Session Time: 6:00pm-7:00pm
Presentation Time: 6:00pm-6:05pm
*Purpose: Transplantation of kidneys from deceased donors with hepatitis C virus (HCV) infection into HCV-negative recipients has become more common, but some studies have suggested elevated risks of immunological complications such as BK polyomavirus (BKPV). Prior studies have generally been limited by single-center populations, low granularity data and/or no comparator group.
*Methods: We assembled a retrospective cohort of adult HCV-negative recipients of HCV-viremic kidneys and recipients of HCV-aviremic kidneys receiving care at four centers (COAUTHOR consortium: UPenn, MGH, Vanderbilt, Methodist Hospital) with regular screening for BKPV infection. We used optimal matching with variable number of controls, where each HCV-viremic kidney recipient could be matched to at least one and a maximum of five comparators. Recipients were matched on risk factors for BKPV viremia, including induction therapy, as well as allocation KDPI. The primary outcome was BKPV viremia ≥ 1,000 copies/mL or biopsy-proven BKPV nephropathy in the first post-transplant year. Outcomes were analyzed using Cox regression, weighted and stratified by matched set and expressed per 100 patient-years (PY).
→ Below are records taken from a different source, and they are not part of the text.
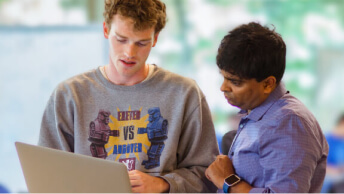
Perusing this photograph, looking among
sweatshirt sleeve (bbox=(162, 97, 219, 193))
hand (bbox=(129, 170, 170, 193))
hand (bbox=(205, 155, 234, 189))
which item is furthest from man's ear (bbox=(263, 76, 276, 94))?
hand (bbox=(129, 170, 170, 193))

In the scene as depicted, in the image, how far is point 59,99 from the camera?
162 cm

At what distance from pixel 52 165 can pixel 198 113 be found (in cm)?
53

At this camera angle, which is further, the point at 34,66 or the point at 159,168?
the point at 34,66

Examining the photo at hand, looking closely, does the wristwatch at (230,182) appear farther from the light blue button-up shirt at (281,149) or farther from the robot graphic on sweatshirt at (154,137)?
the robot graphic on sweatshirt at (154,137)

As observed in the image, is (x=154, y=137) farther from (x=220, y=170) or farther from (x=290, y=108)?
(x=290, y=108)

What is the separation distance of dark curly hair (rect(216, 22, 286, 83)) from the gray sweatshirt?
0.36m

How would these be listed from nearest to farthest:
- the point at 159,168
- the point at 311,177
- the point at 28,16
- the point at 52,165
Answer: the point at 311,177 < the point at 52,165 < the point at 159,168 < the point at 28,16

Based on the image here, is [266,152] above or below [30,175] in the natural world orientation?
above

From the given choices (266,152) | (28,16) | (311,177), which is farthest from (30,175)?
(28,16)

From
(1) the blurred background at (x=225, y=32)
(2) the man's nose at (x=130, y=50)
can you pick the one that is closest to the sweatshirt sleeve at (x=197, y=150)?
(2) the man's nose at (x=130, y=50)

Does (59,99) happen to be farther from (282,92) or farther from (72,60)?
(72,60)

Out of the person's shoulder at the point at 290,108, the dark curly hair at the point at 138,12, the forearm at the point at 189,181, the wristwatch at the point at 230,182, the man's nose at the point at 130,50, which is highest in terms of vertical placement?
the dark curly hair at the point at 138,12

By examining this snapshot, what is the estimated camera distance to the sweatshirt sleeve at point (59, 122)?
1608 mm

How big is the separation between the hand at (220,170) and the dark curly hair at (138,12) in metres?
0.48
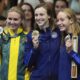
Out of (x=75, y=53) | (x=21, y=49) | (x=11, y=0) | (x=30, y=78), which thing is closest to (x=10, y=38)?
(x=21, y=49)

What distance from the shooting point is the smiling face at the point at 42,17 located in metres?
5.04

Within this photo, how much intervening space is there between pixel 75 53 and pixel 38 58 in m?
0.54

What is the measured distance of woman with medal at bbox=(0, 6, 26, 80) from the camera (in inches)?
197

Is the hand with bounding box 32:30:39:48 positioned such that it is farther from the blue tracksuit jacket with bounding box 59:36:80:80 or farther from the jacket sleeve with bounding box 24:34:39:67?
the blue tracksuit jacket with bounding box 59:36:80:80

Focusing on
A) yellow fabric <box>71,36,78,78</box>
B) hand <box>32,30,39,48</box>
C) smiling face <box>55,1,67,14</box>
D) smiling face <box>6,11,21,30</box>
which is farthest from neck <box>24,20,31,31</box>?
yellow fabric <box>71,36,78,78</box>

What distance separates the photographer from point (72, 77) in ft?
15.5

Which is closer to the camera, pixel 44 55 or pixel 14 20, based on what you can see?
pixel 44 55

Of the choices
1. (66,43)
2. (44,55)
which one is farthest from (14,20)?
(66,43)

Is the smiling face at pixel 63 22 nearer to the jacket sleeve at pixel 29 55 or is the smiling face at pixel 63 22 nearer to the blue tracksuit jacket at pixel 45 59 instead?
the blue tracksuit jacket at pixel 45 59

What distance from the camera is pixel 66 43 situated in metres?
4.62

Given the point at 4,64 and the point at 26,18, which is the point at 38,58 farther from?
the point at 26,18

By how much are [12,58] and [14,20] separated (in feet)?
1.59

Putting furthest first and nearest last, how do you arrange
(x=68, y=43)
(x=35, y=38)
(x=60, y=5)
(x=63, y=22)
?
(x=60, y=5) → (x=63, y=22) → (x=35, y=38) → (x=68, y=43)

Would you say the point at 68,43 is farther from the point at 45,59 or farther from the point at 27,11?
the point at 27,11
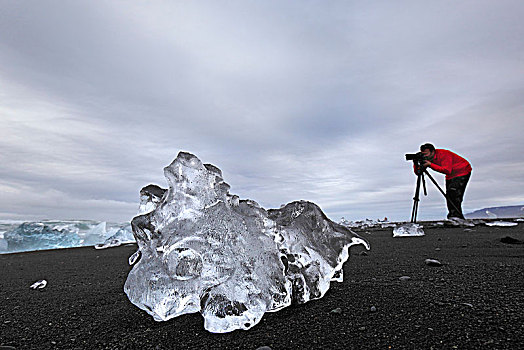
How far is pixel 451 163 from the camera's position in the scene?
357 inches

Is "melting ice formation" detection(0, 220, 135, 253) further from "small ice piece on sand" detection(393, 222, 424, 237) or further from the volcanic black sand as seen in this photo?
the volcanic black sand

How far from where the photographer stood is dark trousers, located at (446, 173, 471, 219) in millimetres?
8984

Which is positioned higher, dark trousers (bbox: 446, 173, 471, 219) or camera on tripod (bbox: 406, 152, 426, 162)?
camera on tripod (bbox: 406, 152, 426, 162)

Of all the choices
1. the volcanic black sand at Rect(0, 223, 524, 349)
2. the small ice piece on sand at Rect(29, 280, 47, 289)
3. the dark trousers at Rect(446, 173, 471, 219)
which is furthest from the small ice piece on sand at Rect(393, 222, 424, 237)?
the small ice piece on sand at Rect(29, 280, 47, 289)

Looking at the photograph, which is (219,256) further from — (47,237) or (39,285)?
(47,237)

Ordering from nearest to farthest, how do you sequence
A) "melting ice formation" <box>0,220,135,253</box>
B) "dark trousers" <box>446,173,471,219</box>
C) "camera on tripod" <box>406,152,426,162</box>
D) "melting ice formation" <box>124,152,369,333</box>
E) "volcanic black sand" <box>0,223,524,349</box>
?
"volcanic black sand" <box>0,223,524,349</box>, "melting ice formation" <box>124,152,369,333</box>, "camera on tripod" <box>406,152,426,162</box>, "melting ice formation" <box>0,220,135,253</box>, "dark trousers" <box>446,173,471,219</box>

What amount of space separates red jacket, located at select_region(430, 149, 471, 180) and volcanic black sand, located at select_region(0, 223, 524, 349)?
695 cm

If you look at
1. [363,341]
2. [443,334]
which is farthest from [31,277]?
[443,334]

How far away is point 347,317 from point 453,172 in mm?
8959

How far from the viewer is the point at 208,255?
1859 mm

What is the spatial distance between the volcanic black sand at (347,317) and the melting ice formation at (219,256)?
88 millimetres

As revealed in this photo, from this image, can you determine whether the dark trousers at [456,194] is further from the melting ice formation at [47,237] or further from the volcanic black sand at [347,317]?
the melting ice formation at [47,237]

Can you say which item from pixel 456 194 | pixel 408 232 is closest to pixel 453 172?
pixel 456 194

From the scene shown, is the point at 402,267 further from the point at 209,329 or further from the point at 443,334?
the point at 209,329
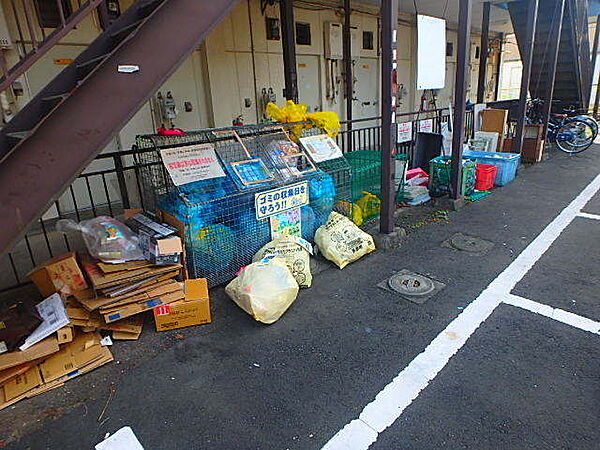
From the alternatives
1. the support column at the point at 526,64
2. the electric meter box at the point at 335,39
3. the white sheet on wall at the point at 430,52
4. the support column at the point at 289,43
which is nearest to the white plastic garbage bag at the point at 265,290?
the white sheet on wall at the point at 430,52

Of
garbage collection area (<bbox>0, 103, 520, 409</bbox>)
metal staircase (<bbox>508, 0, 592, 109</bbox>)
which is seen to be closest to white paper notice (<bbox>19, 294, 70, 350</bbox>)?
garbage collection area (<bbox>0, 103, 520, 409</bbox>)

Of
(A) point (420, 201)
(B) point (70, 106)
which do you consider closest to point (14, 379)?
(B) point (70, 106)

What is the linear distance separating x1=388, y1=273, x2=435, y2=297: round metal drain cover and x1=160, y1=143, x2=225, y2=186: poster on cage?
1889 millimetres

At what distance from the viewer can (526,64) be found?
6.61m

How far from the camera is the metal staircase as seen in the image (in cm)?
797

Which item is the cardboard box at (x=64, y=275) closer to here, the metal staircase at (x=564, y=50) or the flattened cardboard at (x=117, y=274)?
the flattened cardboard at (x=117, y=274)

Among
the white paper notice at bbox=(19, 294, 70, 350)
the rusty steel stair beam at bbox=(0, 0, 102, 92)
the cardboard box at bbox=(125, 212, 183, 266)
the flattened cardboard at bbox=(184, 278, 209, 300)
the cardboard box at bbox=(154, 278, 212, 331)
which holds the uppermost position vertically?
the rusty steel stair beam at bbox=(0, 0, 102, 92)

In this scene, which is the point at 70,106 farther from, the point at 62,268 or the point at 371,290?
the point at 371,290

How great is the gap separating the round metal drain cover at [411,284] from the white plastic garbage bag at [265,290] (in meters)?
0.98

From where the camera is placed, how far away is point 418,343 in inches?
103

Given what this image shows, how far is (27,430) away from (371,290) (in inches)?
102

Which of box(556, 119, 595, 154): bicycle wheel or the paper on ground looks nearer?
the paper on ground

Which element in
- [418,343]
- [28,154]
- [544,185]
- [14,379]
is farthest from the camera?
[544,185]

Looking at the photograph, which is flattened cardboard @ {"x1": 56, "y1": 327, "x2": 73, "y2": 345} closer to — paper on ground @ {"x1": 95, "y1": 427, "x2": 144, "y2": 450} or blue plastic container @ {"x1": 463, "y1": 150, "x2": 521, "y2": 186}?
paper on ground @ {"x1": 95, "y1": 427, "x2": 144, "y2": 450}
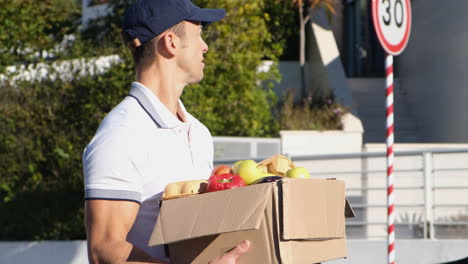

*Results: The final matched cohort comprised 146 recipients of HCV-viremic kidneys and 453 matched comparators. HCV-viremic kidney transplantation was not associated with an elevated risk of BKPV viremia ≥ 1,000 copies/mL. HCV-viremic kidney transplantation had a non-significant association with the outcome of BKPV viremia ≥ 10,000 copies/mL; many of these infections took place at a center with delayed initiation of direct acting antiviral therapy. No biopsy proven BKPV nephropathy was observed. One year eGFR was clinically similar between groups. Only one HCV-viremic kidney transplant recipient had primary graft loss.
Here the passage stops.